But when you look at most of the articles and opinion pieces, you find they are much more preoccupied with how to measure the results accurately and prevent provider organisations from gaming the system.

That’s why the First Commandment of Payment by Results schemes is “thou shall not pay twice”. PbR schemes are carefully designed not to pay for outcomes that would have happened anyway.

Sometimes this preoccupation goes too far and the concern about measuring outcomes accurately interferes with the operation of the project itself.

To my mind the Kent Drug Recovery PbR pilot is a case in point.

The pilot has been thoughtfully designed so that only one quarter of the provider’s income is paid from successful results in the first year (2012/3) with this proportion increasing by stages to a point in 2015/16 when 60% of the contract is on a payment by results basis. The outcome definitions prioritise recovery from drug dependence with a smaller payment for reduction of offending.

Great care has been taken to try to reflect the range and extent of substance misuse problems which new service users will present. Clearly a person with a long term heroin, crack and alcohol dependency exacerbated by mental health problems will require much longer and more intensive treatment than someone concerned about their level of cannabis use.

For this reason, Kent Drug and Alcohol Action Team has designed a five tariff band with accompanying values:

However, in its desire to prevent gaming, Kent DAAT has decided that it cannot trust its service provider to do the initial assessment and allocate new service users to one of these bands – presumably fearing that the temptation to classify someone that needs a brief intervention on the “critical case”” tariff would be too overwhelming.

Therefore the initial assessment of need and tariff is done by a separate agency which is independent of the substance misuse treatment system.

And this is where the payment metrics have been allowed to distort the effective operation of the scheme. My experience, and that of many other drug researchers, is that the number one complaint of drug users trying to access the treatment system is that they are repeatedly offered assessments instead of being provided with treatment.

This fact was formally acknowledged by the National Treatment Agency back in 2002 when it introduced its “Models of Care” guidance aimed at developing treatment systems whose priority was to match service users to the most appropriate service for them as swiftly as possible.

For many service users, it requires a significant effort of will and courage to admit you need help and make an initial appointment at a treatment service. After disclosing what for many is a painful, sometimes shameful and embarrassing, life story to a total stranger, most do not want to hear that they need to repeat the process to a totally new worker the following week.

We know from our day-to-day lives that our first impressions of an organisation are critical. Indeed most drug treatment agencies provide their staff with sophisticated training on how best to engage service users and build and develop motivation from a first contact.

Designing the front door to a treatment system as a porch is surely a mistake which will reduce take-up of services.

This mistake is not the only one. There is a consensus in the drug treatment field, shared by commissioners, providers and service users, that assessment is not a one-off activity but a continuous process undertaken by worker and service user in collaboration which develops and fine tunes each individual care plan.

What happens when a service user who has been classified as having moderate needs discloses after 6 sessions that they have much more serious problems – can the worker act, or must s/he wait for a re-classification assessment?

It seems to me that the commissioners and designers of PbR schemes need their own version of the Hippocratic Oath which all doctors take:

“I will prescribe regimens for the good of my patients according to my ability and my judgment and never do harm to anyone.”

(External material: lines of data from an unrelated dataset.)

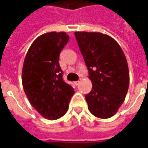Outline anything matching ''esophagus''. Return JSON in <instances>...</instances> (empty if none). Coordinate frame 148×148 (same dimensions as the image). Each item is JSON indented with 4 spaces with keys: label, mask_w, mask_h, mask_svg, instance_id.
Segmentation results:
<instances>
[{
    "label": "esophagus",
    "mask_w": 148,
    "mask_h": 148,
    "mask_svg": "<svg viewBox=\"0 0 148 148\" xmlns=\"http://www.w3.org/2000/svg\"><path fill=\"white\" fill-rule=\"evenodd\" d=\"M80 82H81V80H78V81H77V82H74V84H75L76 86H78Z\"/></svg>",
    "instance_id": "34e87169"
}]
</instances>
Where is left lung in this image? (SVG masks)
Wrapping results in <instances>:
<instances>
[{
	"instance_id": "8db88e82",
	"label": "left lung",
	"mask_w": 148,
	"mask_h": 148,
	"mask_svg": "<svg viewBox=\"0 0 148 148\" xmlns=\"http://www.w3.org/2000/svg\"><path fill=\"white\" fill-rule=\"evenodd\" d=\"M93 87L86 95L90 112L108 119L117 112L129 86L126 57L113 38L100 32H74Z\"/></svg>"
}]
</instances>
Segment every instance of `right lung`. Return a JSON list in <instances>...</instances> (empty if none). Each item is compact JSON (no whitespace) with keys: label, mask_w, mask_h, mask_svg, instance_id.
Listing matches in <instances>:
<instances>
[{"label":"right lung","mask_w":148,"mask_h":148,"mask_svg":"<svg viewBox=\"0 0 148 148\" xmlns=\"http://www.w3.org/2000/svg\"><path fill=\"white\" fill-rule=\"evenodd\" d=\"M69 39L63 32L39 36L28 49L23 65L24 93L34 109L51 121L67 112L74 93V89L62 80L58 62L59 54Z\"/></svg>","instance_id":"right-lung-1"}]
</instances>
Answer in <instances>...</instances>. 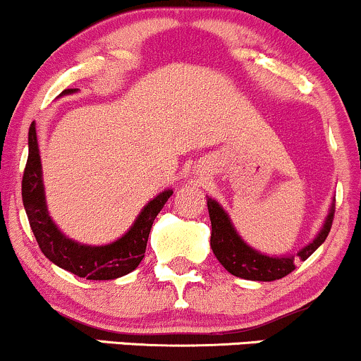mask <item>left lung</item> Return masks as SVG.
Returning <instances> with one entry per match:
<instances>
[{
  "label": "left lung",
  "instance_id": "1",
  "mask_svg": "<svg viewBox=\"0 0 361 361\" xmlns=\"http://www.w3.org/2000/svg\"><path fill=\"white\" fill-rule=\"evenodd\" d=\"M207 207H209L210 222H212L210 247H212L214 255L217 256V259L221 261V264L227 271L244 280L273 281L283 279L288 273L295 270L293 256H275L273 258V256H267L263 252L255 251L239 238L238 233L234 231L233 224L229 221V217H227V214L224 212V209L217 202L209 198L207 200ZM333 219L334 209H331L324 227L317 234V238L297 255L302 261L307 259L326 241L331 226H333Z\"/></svg>",
  "mask_w": 361,
  "mask_h": 361
}]
</instances>
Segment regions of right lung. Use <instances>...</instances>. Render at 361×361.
I'll use <instances>...</instances> for the list:
<instances>
[{
    "label": "right lung",
    "mask_w": 361,
    "mask_h": 361,
    "mask_svg": "<svg viewBox=\"0 0 361 361\" xmlns=\"http://www.w3.org/2000/svg\"><path fill=\"white\" fill-rule=\"evenodd\" d=\"M73 91L76 90H64L62 94H69ZM171 195V190H166L157 195L154 200L149 202L130 231L118 241L106 244V246H85V244L74 243L66 238L49 217L47 207H45L42 166H40L35 126L32 123L28 128V159L22 180L25 212H27L32 233L35 235L40 251L52 263H56L62 270L71 271L73 275L88 280H114L135 270L146 252L152 222Z\"/></svg>",
    "instance_id": "right-lung-1"
}]
</instances>
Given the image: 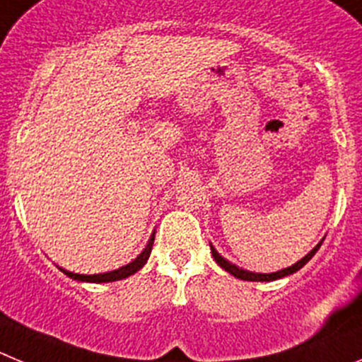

The Second Commandment of PbR is: First, do no harm.

 

 

Related posts you might like:

The unexpected consequences of payment by results

The issue of providers “gaming” PbR contracts is a hot issue in the literature. Commentators take different views with some stating that it is only rational and efficient for providers to focus on the outcomes incentivised by PbR payments to the best of their ability while others describe similar behaviour as “gaming.”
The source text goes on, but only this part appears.